Gartner: Half of Gen AI Projects Might Exceed Budget Plan by 2028
Organizations may be undervaluing the actual expense of generative AI as they move from experimentation to production, according to Gartner’s “10 Best Practices for Optimizing Generative and Agentic AI Costs” report.
“Organizations transitioning from GenAI pilots to production experience an impolite awakening when it concerns expenses,” Gartner researchers found. “Producing a production-ready GenAI system can be orders of magnitude more expensive than running a pilot.”
The market watchers forecast that a minimum of 50 percent of GenAI initiatives will surpass their prepared spending plans by 2028 due to poor architectural choices and a lack of functional knowledge.
The warning reflects a growing challenge dealing with the AI industry. While much of the conversation has focused on design capabilities, Gartner argues that the genuine test for business will be operating AI systems effectively at scale.
< img src="https://pubads.g.doubleclick.net/gampad/ad?iu=/5978/eof.cam&t=item%253db7113d0e_2c4c_4fc3_bf6d_b913d27ec1bb%26pos%253dbox_c1%26Topic%253dArtificial_Intelligence%252cGenAI%252cResearch%252cBreaking_News%252cCentral_IT%252cIT_Leadership%252cARTICLE_TYPE%252cAUDIENCE&sz=300x250|640x481 & tile = 4 & c = 123456789"alt =" "/ > A major driver of those expenses is inference, the process of utilizing a qualified AI design to react to triggers, generate content, examine data, or carry out other jobs in production. Unlike training, which is usually a large upfront expense, inference costs repeat each time users or applications call the model. Gartner expects inference to account for at least 70 percent of a model’s lifetime expenses, shifting attention away from training and toward the day-to-day realities of serving AI work at scale.
The obstacle becomes even greater with agentic AI. Unlike standard chatbots that create a single response, AI agents can activate several model calls, retrieve data, gain access to external tools, and perform multi-step workflows.

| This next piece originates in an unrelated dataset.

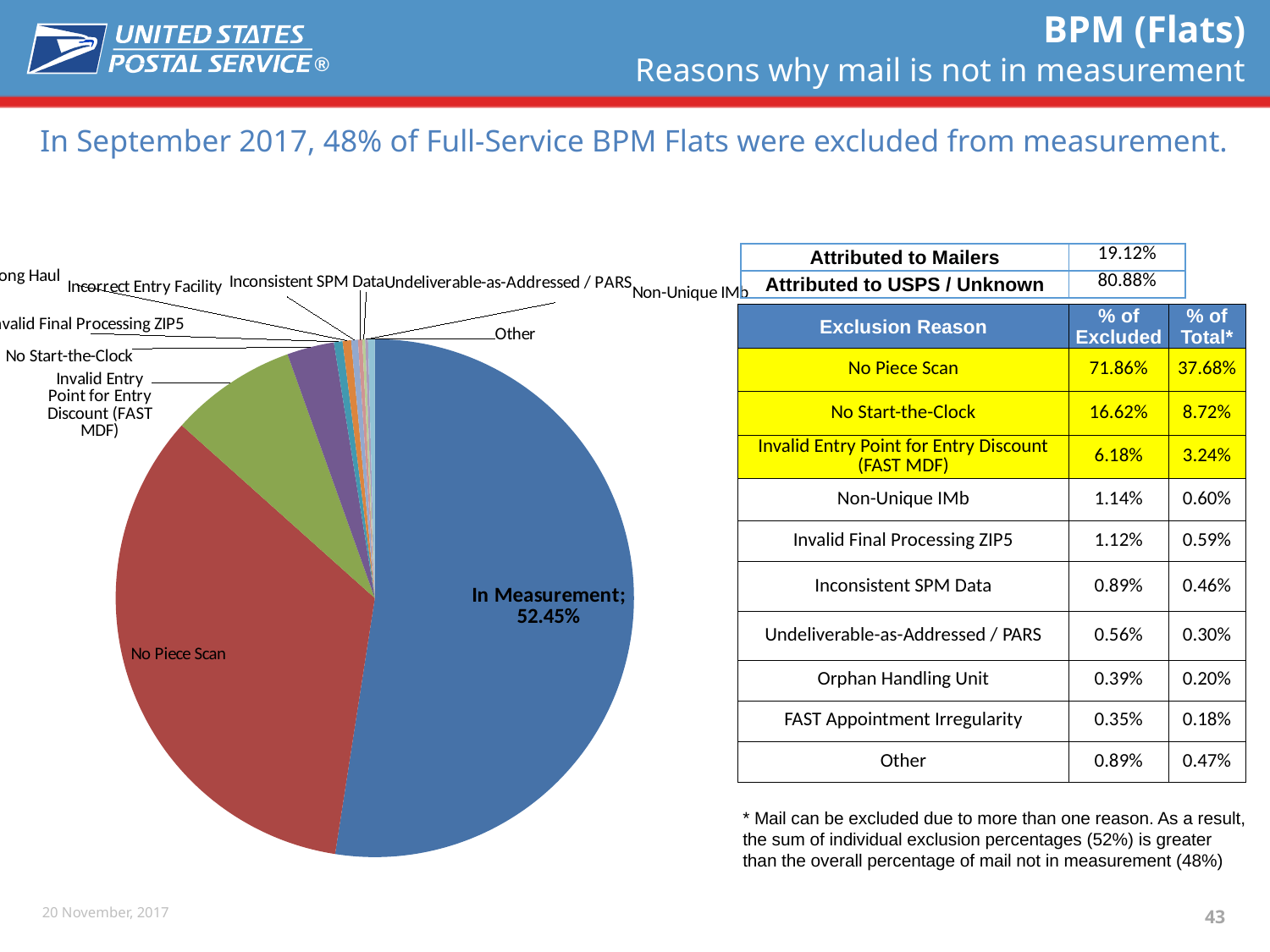
What colour is the In Measurement slice of the pie chart? blue Which slice is larger in the pie chart, No Start-the-Clock or Invalid Entry Point for Entry Discount (FAST MDF)? Invalid Entry Point for Entry Discount (FAST MDF) What kind of chart is shown on the slide? pie chart Which slice is larger in the pie chart, In Measurement or No Piece Scan? In Measurement What percentage is shown for the In Measurement slice of the pie chart? 52.45% Which slice is larger in the pie chart, No Piece Scan or No Start-the-Clock? No Piece Scan Which slice of the pie chart is the second largest? No Piece Scan Which slice of the pie chart is the largest? In Measurement Is the No Piece Scan share of the pie chart greater or less than 50%? less What colour is the No Piece Scan slice of the pie chart? red Is the In Measurement share of the pie chart greater or less than 50%? greater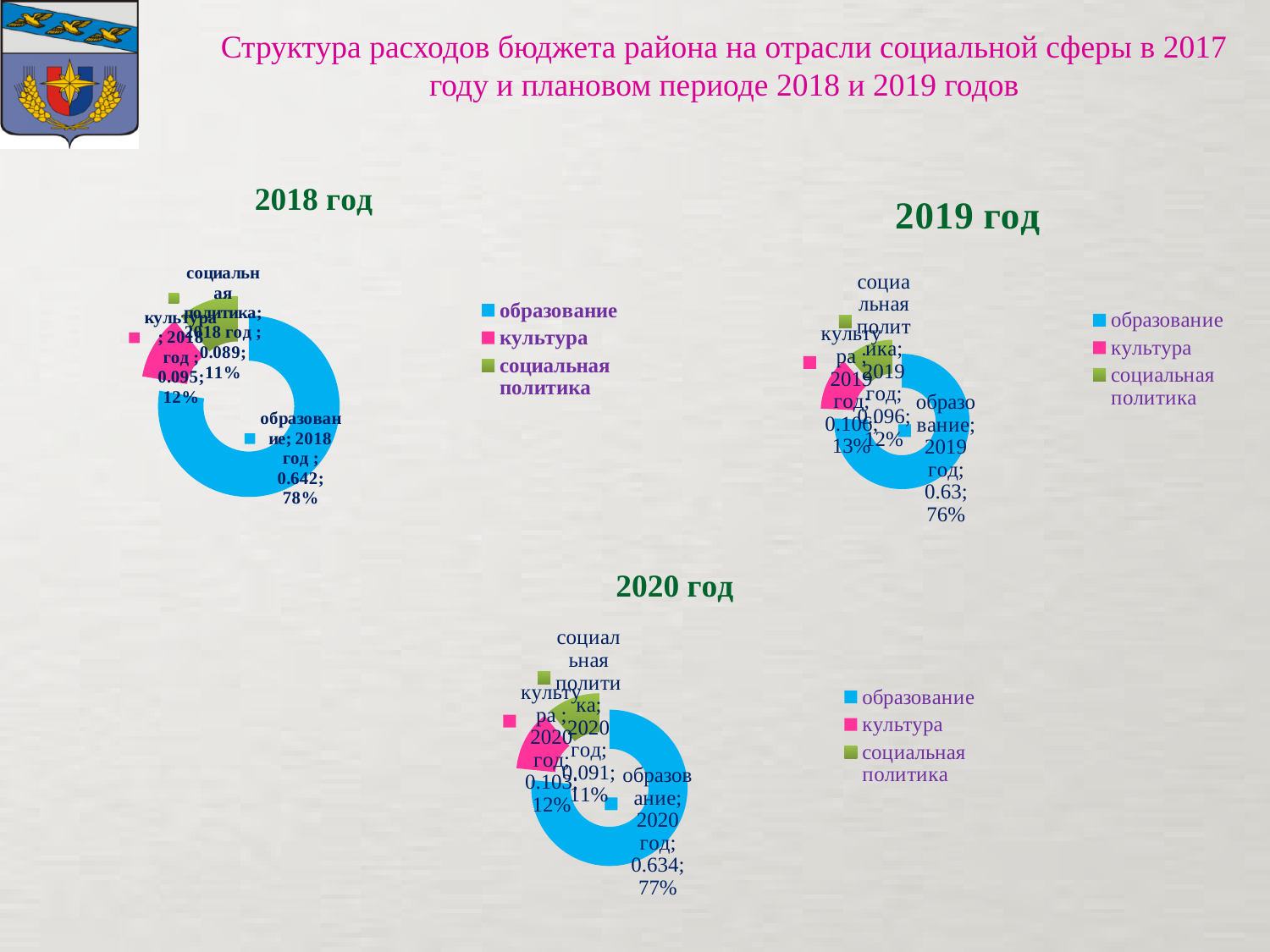
In the 2018 год chart, what value is shown for культура? 0.095 In the 2020 год chart, what value is shown for образование? 0.634 In the 2020 год chart, which is larger, культура or социальная политика? культура In the 2018 год chart, which category has the smallest share? социальная политика In the 2020 год chart, which category has the largest share? образование In the 2019 год chart, what share does социальная политика have? 12% In the 2020 год chart, what share does культура have? 12% In the 2019 год chart, what value is shown for культура? 0.106 What kind of chart is the 2018 год chart? doughnut chart How many series does the legend of the 2019 год chart list? 3 In the 2018 год chart, what share does образование have? 78%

As organizations deploy more self-governing systems, AI use and associated expenses can rise considerably.
The message is that success in the AI period will depend on more than model efficiency. Gartner declares that companies must focus on expense governance, architectural performance, model choice, and usage tracking to scale generative and agentic AI without sustaining unsustainable costs.
“Through 2028, at least 50% of GenAI jobs will overrun their budgeted costs due to bad architectural options and absence of functional know-how,” the report kept in mind.